— Document text —
Kuan-Hsing Chen (陳光興, 1957-present) is a critical theorist based in Taiwan. He has recently retired as professor in the Graduate Institute for Social Research and Cultural Studies (the only academic faculty of cultural studies in Taiwan) at National Chiao Tung University, Taiwan. He was born and grew up in Taiwan and received his PhD in Journalism and Mass Communication from the University of Iowa, USA. After his academic training and teaching in North America, he moved back to Taiwan to develop his postcolonialist exploration into the future of Asia. He began utilizing resources from Asia rather than continuing to import Western knowledge into the East Asian context. (This might be the reason why his research has generally not attracted attention from Western academia.)
The Continuation of and Challenge to Stuart Hall’s Tradition
In Chen’s early career he co-edited a book with David Morley, Stuart Hall: Critical Dialogues in Cultural Studies (1996), signalling Chen’s dialectical relationship with British Cultural Studies—the Birmingham School.
Chen agrees with Hall’s critical agenda, which attempts to uncover and end racism, sexism, and classism, and to re-examine imperial history. History established by Enlightened rationalism, with its metaphysics and positivism, sustains a world which is white, male and Eurocentric (Chen 1996: 309). But Chen also argues that the end of History means ‘the beginning of histories’: which includes the history of the oppressed, of minorities, and of the Third World (310).

— Data shown —
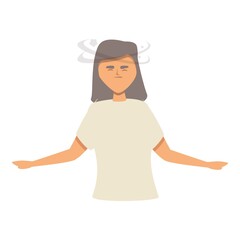 Head neurosurgery icon cartoon vector. Brain pain. Cold dizzy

— Work order 1 —
Answer these questions using the text on Kuan-Hsing Chen:
(a) From which university did Chen receive his PhD?
(b) With whom did Chen co-edit the 1996 book on Stuart Hall?
(c) According to Chen, what does the end of History mean?
— Work order 2 —
Carry on the account of Kuan-Hsing Chen from its final sentence onward.

— Exercise response 1 —
(a) The University of Iowa, USA.
(b) David Morley.
(c) It means "the beginning of histories," including the history of the oppressed, of minorities, and of the Third World.

— Exercise response 2 —
However, Chen disagrees with Hall’s binarism, which, he asserts, may be the result of Hall’s ‘strategic articulation of social antagonisms’:
The oppositions between women and men, working class and capitalists, blacks and white, or the third worlds and ‘first’ world, can no longer be understood as ‘ontological’ givens, but are rather articulated political effects of present social contradictions. (312)
Chen questions whether these seemingly opposing categories are realities or are merely labels for maintaining oppression and privilege.
Following on from Chen’s theory, the theologian might ask: Does Black Theology become more marginalized when it gains academic recognition? Black Theology initially developed to fight for equality in faith and in the power of theological interpretation in the context of the exclusion of non-white people. Now it is institutionalized in an academy dominated by white elites, and the full political significance of ‘Black’ may not be heard in such a context. Black Theology needs to remain wary of becoming a niche market in theology, of the dangers of targeting a specific group of people. Black Theology can easily be regarded as a theology of Black people alone. Chen’s dialogue with Hall then may help us recognize the dangers of ontologizing some social categories used by political theologians.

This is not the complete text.